Ce jour-là le facteur Boniface, en sortant de la maison de poste, constata

que sa tournée serait moins longue que de coutume, et il en ressentit une

joie vive. Il était chargé de la campagne autour du bourg de Vireville, et,

quand il revenait, le soir, de son long pas fatigué, il avait parfois plus de

quarante kilomètres dans les jambes.

Donc la distribution serait vite faite ; il pourrait même flaner un peu en

route et rentrer chez lui vers trois heures de relevée. Quelle chance !

Il sortit du bourg par le chemin de Sennemare et commença sa besogne.

On était en juin, dans le mois vert et fleuri, le vrai mois des plaines.

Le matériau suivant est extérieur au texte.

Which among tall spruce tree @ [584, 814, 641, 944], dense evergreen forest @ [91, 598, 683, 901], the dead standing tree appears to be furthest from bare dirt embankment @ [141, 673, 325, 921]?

L'homme, vêtu de sa blouse bleue et coiffé d'un képi noir à galon rouge,

traversait par des sentiers étroits les champs de colza, d'avoine ou de blé,

enseveli jusqu'aux épaules dans les récoltes ; et sa tête, passant au-dessus

des épis, semblait flotter sur une mer calme et verdoyante qu'une brise

légère faisait mollement onduler.

Il entrait dans les fermes par la barrière de bois plantée dans les talus

qu'ombrageaient deux rangées de hêtres, et saluant par son nom le paysan :

«Bonjour, maît' Chicot,» il lui tendait son journal le Petit Normand. Le

fermier essuyait sa main à son fond de culotte, recevait la feuille de papier

et la glissait dans sa poche pour la lire à son aise après le repas de midi. Le

chien, logé dans un baril, au pied d'un pommier penchant, jappait avec

fureur en tirant sur sa chaîne ; et le piéton, sans se retourner, repartait de

son allure militaire, en allongeant ses grandes jambes, le bras gauche sur sa

sacoche, et le droit manœuvrant sur sa canne qui marchait comme lui d'une

façon continue et pressée. Il distribua ses imprimés et ses lettres dans le

hameau de Sennemare, puis il se remit en route à travers champs pour

porter le courrier du percepteur qui habitait une petite maison isolée à un

kilomètre du bourg.

C'était un nouveau percepteur, M. Chapatis, arrivé la semaine dernière, et

marié depuis peu.

Il recevait un journal de Paris, et, parfois, le facteur Boniface, quand il

LE CRIME AU PÈRE BONIFACE 2

avait le temps, jetait un coup d'œil sur l'imprimé, avant de le remettre au

destinataire.

Donc, il ouvrit sa sacoche, prit la feuille, la fit glisser hors de sa bande, la

déplia, et se mit à lire tout en marchant. La première page ne l'intéressait

guère ; la politique le laissait froid ; il passait toujours la finance, mais les

faits-divers le passionnaient.

Ils étaient très nourris ce jour-là. Il s'émut même si vivement au récit d'un

crime accompli dans le logis d'un garde-chasse, qu'il s'arrêta au milieu

d'une pièce de trèfle, pour le relire lentement. Les détails étaient affreux.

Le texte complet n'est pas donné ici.